The standard for review appears to be de novo, not for an abuse of discretion.  People v. Welch (1964) 61 Cal.2d 786, 794-795, People v. Brady (1973) 30 Cal.App.3d 81, 86; and People v. Kennedy (1953) 116 Cal.App.2d 273, 274.  This means the court reviews the arguments made and the merits of the argument already made from the beginning, with a blank slate (“tabla rosa”).

Such factual errors may include that defendant was insane, defendant was under the influence of drugs, defendant was a minor and did not have a guardian ad litem, or defendant pled guilty after being threatened.  See, e.g; People v. Cortez (1970) 13 Cal.App.3d 317, 332 (district attorney erroneously promised that defendant would get mental health treatment after his guilty plea); People v. Welch, supra, at 786 (guilty plea in capital case vacated on discovery of defendant’s massive brain damage); In re Azurin (2001) 87 Cal.App.4th 20 (coram nobis was appropriate vehicle for relief when defendant was not advised of immigration consequences of plea); People v. Esquibel (1975) 44 Cal.App.3d 591 (improperly obtained guilty plea).

The petition is not for challenging legal errors that may have taken place at trial.

The lack of effective aid of counsel, his misrepresentation of defendant, or failure to perform his duty also are not a basis for relief under a writ of error coram nobis." People v. Remling (4th Dist. 1956) 146 Cal.App.2d 476, 479.

However, a writ of error coram nobis may be used to challenge a prior conviction used to enhance a sentence if defendant’s prior conviction resulted from a guilty plea induced by misstatement of the judge or prosecutor (duress or fraud) or significant new evidence come to light after the judgement.  See People v. Goodrum (1991) 228 Cal.App.3d 397. 
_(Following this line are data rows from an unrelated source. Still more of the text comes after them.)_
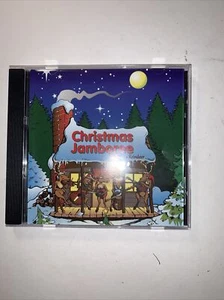 Christmas Jamboree Santas Reindeer (CD, 1998, Sellthrough Entertainment) - Picture 1 of 2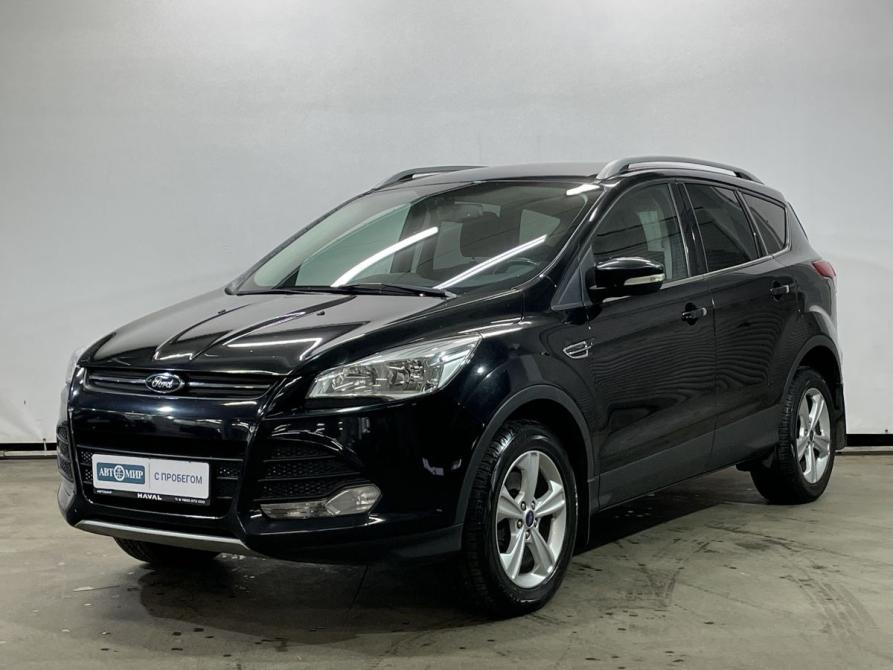 Ford Kuga II Ярославль  - изображение 1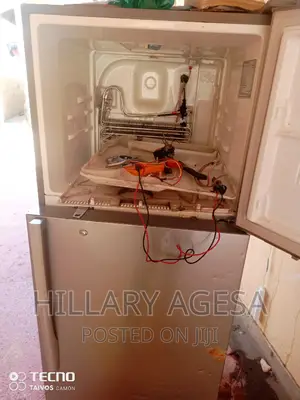 Fridge Defrost Cycle Repair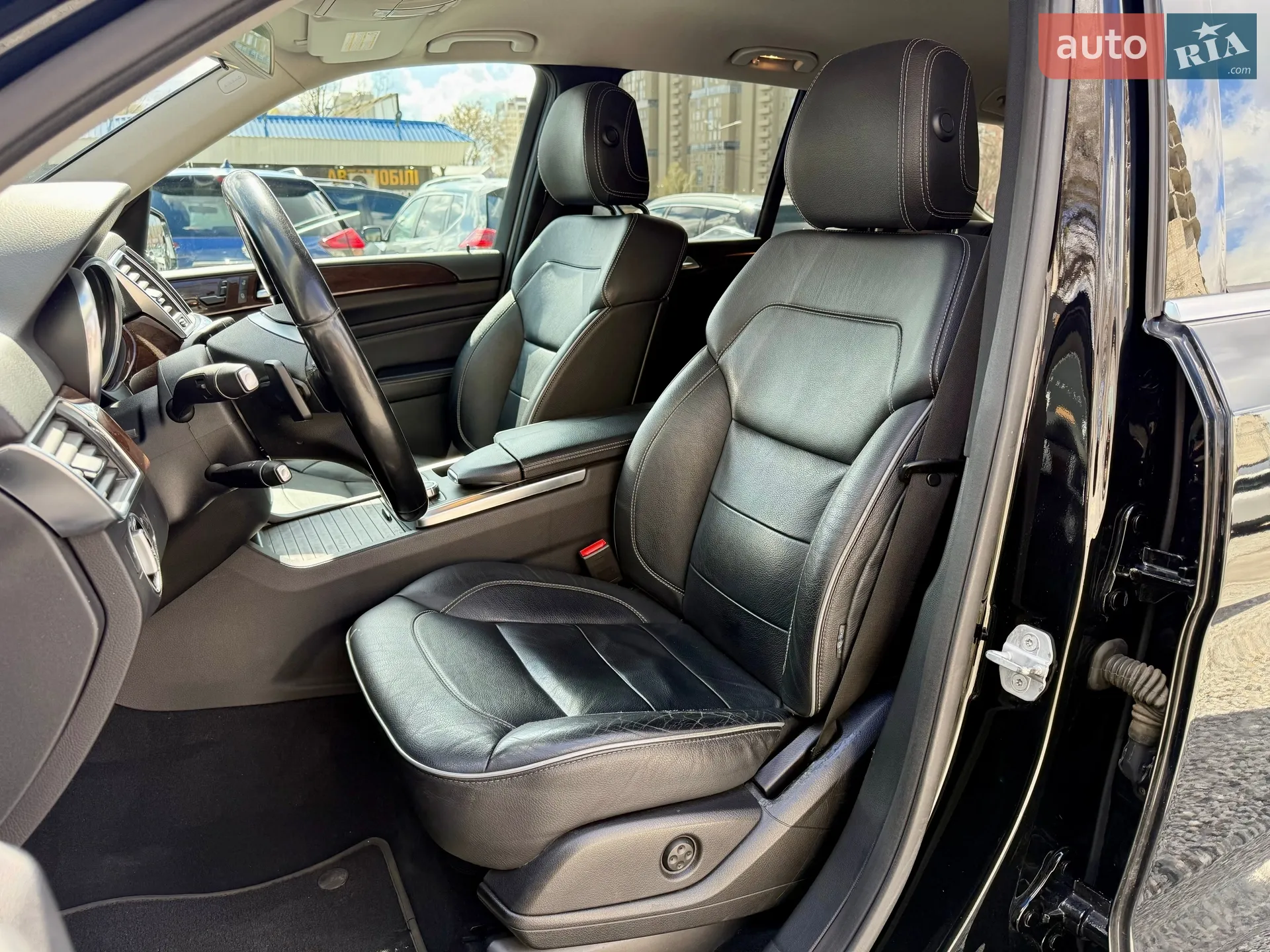 2012 Mercedes-Benz M-klasse - мініатюра 9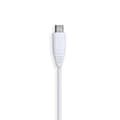 Miniatyrbild 2 av 3: GEAR Laddkabel MicroUSB 1m Kabel Vit
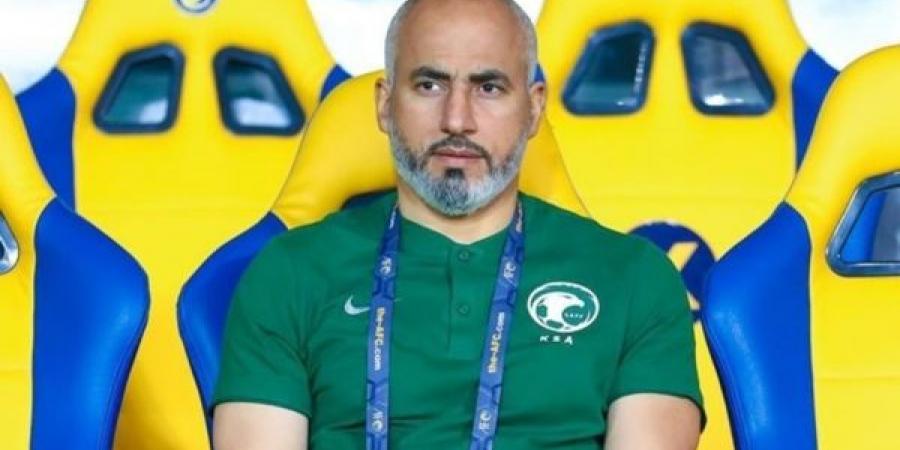 استقالة مفاجئة لمدير المنتخب السعودي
If the judgement has been affirmed on appeal, a writ of error coram nobis must be filed in the appellate court (and if called coram vobis).  Penal Code § 1265(a).  The writ of error coram vobis permits the appellate court to command a trial court to reconsider the decision in light of evidence discovered during the pendency of an appeal (Betz v. Pankow (1993) 16 Cal.App.4th 931, 941) or after the appeal is over.
 
A writ of error coram nobis is generally associated with a filing in the trial court to vacate a judgment that issued the judgment.  People v. Welch, supra, at 790.

A writ of error coram nobis may be filed after the time for filing a motion for new trial, a motion to withdraw a plea or an appeal have lapsed.  See, e.g., People v. Gallardo (2000) 77 Cal.App.4th 971; People v. Cortez (1970) 13 Cal.App.3d 317.  However, the petition may be denied for undue delay in bringing it after knowing of the need and for delay in developing the facts.  People v. Kim (2009) 45 Cal.4th 1078, 1098.

Although the grounds on which coram nobis are available are very limited, it is an important alternative because, unlike habeas corpus, coram nobis has no requirement that the petitioner still be in custody when the petition is filed.  People v. Kim, supra, at 1104.